Research-0062 — Fork-trained saliency student on DUTS-TR

Field Value
Date 2026-05-03
Status Implemented — saliency_student_v1 shipped
Tags dnn, tiny-ai, mobilesal, saliency, training, license, fork-local

Companion to ADR-0286. Records the alternatives walked, the dataset-license analysis, the architecture decisions, and the training-recipe rationale behind the from-scratch saliency student that replaces the smoke-only mobilesal_placeholder_v0 checkpoint.

Background

ADR-0257 and Research-0053 (2026-05-03) documented the three blockers that ruled out the FastDVDnet-style real-weights swap for MobileSal: (a) upstream yuhuan-wu/MobileSal is CC BY-NC-SA 4.0 (incompatible with the fork's BSD-3-Clause-Plus-Patent), (b) checkpoints are distributed via Google Drive viewer URLs only, and (c) the network is RGB-D while the C contract is RGB-only. The recommended replacement path was to swap to U-2-Net u2netp (Apache-2.0). When that path was investigated in detail it inherited the same Google-Drive distribution problem and its 4.7 MB checkpoint dwarfs every other model under model/tiny/.
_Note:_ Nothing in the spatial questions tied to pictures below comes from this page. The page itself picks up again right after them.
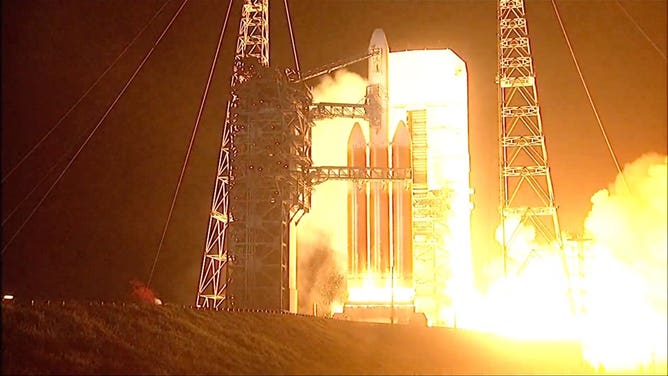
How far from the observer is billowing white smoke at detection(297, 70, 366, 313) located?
3664 inches

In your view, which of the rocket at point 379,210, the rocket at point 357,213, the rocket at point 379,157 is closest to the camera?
the rocket at point 379,210

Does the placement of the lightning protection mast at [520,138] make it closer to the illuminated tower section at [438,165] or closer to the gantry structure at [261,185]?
the illuminated tower section at [438,165]

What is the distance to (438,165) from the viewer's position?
292 ft

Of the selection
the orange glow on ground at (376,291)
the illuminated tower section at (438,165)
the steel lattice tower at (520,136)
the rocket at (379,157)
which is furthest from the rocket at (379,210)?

This digest records the fallback path that was feasible: train a small saliency student from scratch on a permissively-distributed public corpus. The resulting weights are wholly fork-owned, ship under BSD-3-Clause-Plus-Patent, and lock down a substantively content-dependent saliency_mean signal for the first time on this fork.

Dataset survey

The fork needs a saliency-segmentation dataset with (a) a clearly documented research-distribution licence (no clickwrap), (b) a stable HTTP URL the export script can pin, and (c) enough scale to train a small student to a useful operating point in a single GPU-hour.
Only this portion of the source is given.